Logo depois das eleições, em outubro passado, Dilma começou a dar sinais de que o país da fantasia que ela havia sustentado por quatro anos estava ruindo. Na tentativa de salvar o que fosse possível, autorizou o Banco Central a aumentar os juros. Logo depois, chamou Joaquim Levy para o Ministério da Fazenda, apostando que conseguiria evitar a derrocada da economia. Findo o primeiro mandato, explicitou que a situação do país era pior do que a alardeada pelos especialistas, classificados pelo Planalto, em várias ocasiões, como terroristas e profetas do caos.

Dilma, agora, pede “paciência” e “compreensão” aos brasileiros por todos os equívocos que cometeu. E avisa que a fatura terá de ser repartida com todos. É certo que boa parte dos que protestaram no domingo já se deram conta do sacrifício a que serão submetidos. Mas o grosso da população só se deparará com a cruel realidade quando o desemprego chegar. É aí que mora o perigo.

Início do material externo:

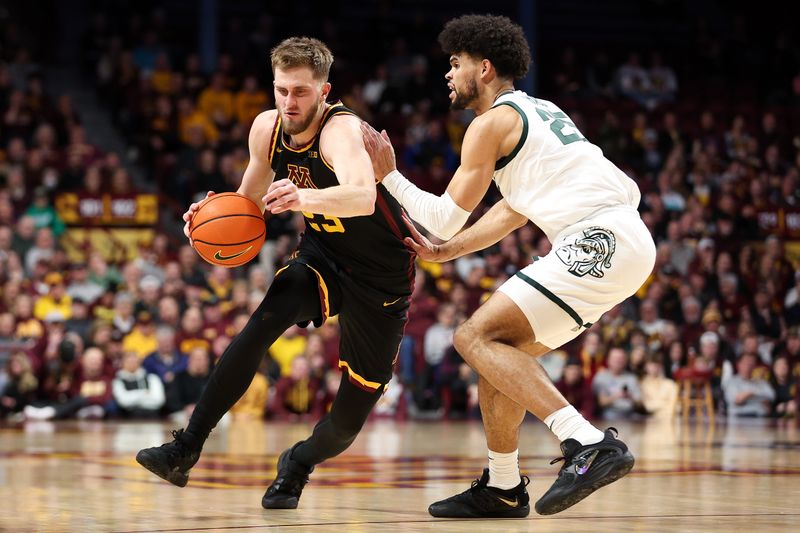 Feb 6, 2024; Minneapolis, Minnesota, USA; Minnesota Golden Gophers forward Parker Fox (23) works around Michigan State Spartans forward Malik Hall (25) during the first half at Williams Arena. Mandatory Credit: Matt Krohn-USA TODAY Sports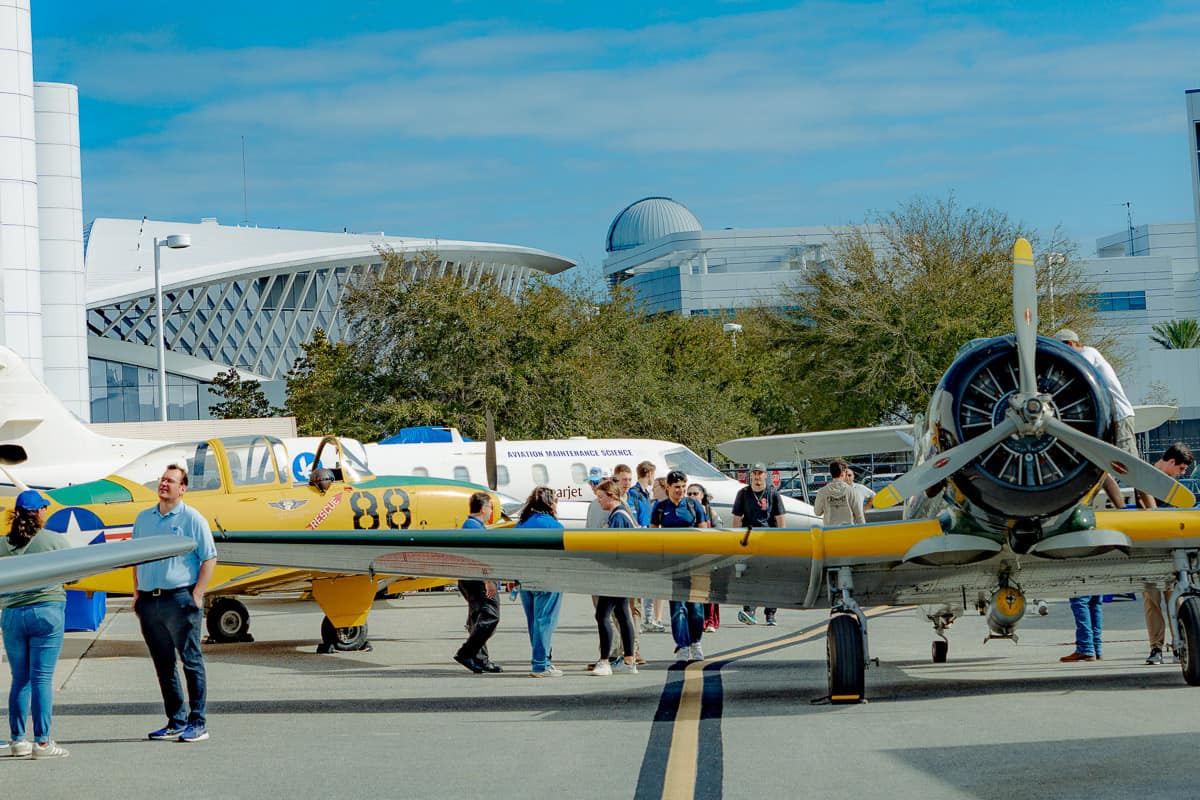 Students, faculty, staff and other aviation enthusiasts tour a lineup of historical planes displayed during an Aviation Week event on Embry-Riddle’s Daytona Beach Campus. 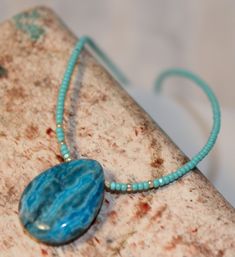 🔹️Included in the Simplicity Series Collection by Shimmer Shimmer this is a one of a kind turquoise blue agate gemstone necklace with dainty, faceted Aqua glass seed beads. Handcrafted in Sedona, Arizona.  🔹️You will receive this exact necklace pictured. Arrives gift boxed with a jewelry pouch.  Colors of gift box and pouch may vary.  🔹️Necklace measures 16 inches long with a 14k gold filled spring clasp closure. Blue Crazy Lace Agate, genuine gemstone Pendant, measures 20mm long (about 3/4 i Blue Gemstone Necklace, Blue Pendant Necklace, Aqua Beads, Gemstone Choker, Sedona Az, Blue Pendant, Necklace Minimalist, Original Jewelry, Crazy Lace Agate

Muitos no governo têm a consciência de que o fim da sensação de bem-estar social é questão de tempo. Trabalhadores que se endividaram com o carro, a casa própria, o tablet, as viagens internacionais voltarão para casa sem a garantia dos salários e com dívidas enormes a arcarem. Neste momento, os panelaços e os buzinaços não se restringirão mais às áreas nobres das capitais. Acabará a divisão de classe que os petistas teimam em incentivar no país. As ruas serão de todos.

Rebaixamento mais próximo

» Para Luciano Rostagno, economista-chefe do Banco Mizuho, se as manifestações populares crescerem, como se imagina, diante da piora da economia, as agências de classificação de risco poderão apressar o rebaixamento do Brasil. Ele lembra que os protestos de junho de 2013 pesaram na decisão da Standard & Poor’s (S&P) de cortar a nota e deixar o país a um degrau no nível especulativo.

Juros ainda maiores

» Diante da fragilidade do governo, que enfrenta sérias dificuldades para lidar com as crises política e econômica, os investidores passaram a apostar na possibilidade de o Banco Central elevar a taxa básica de juros (Selic) em 0,75 ponto percentual em abril, para 13,50% ao ano. Quanto mais o Planalto demorar para aprovar o ajuste fiscal, maior terá de ser o arrocho promovido pelo BC. Até a semana passada, o consenso era de que a autoridade monetária subiria a Selic em 0,25 ponto e encerraria o ciclo de alta.

Colhendo os frutos

» Desde que os juros começaram a subir, em abril de 2013, a taxa básica passou de 7,25%, o menor patamar da história, para 12,75% ano — alta acumulada de 5,5 pontos. Esse aperto monstruoso só contribuiu para empurrar a atividade para o buraco. Parte disso, contudo, não seria necessário se Dilma Rousseff não tivesse sido tão leniente com a inflação.

Respeito e maturidade

» Manifestações são importantes e fazem parte do regime democrático. Mas é preciso respeito e saber claramente as consequências que virão delas. O Brasil tem dado demonstrações estupendas de maturidade. Não pode recuar agora.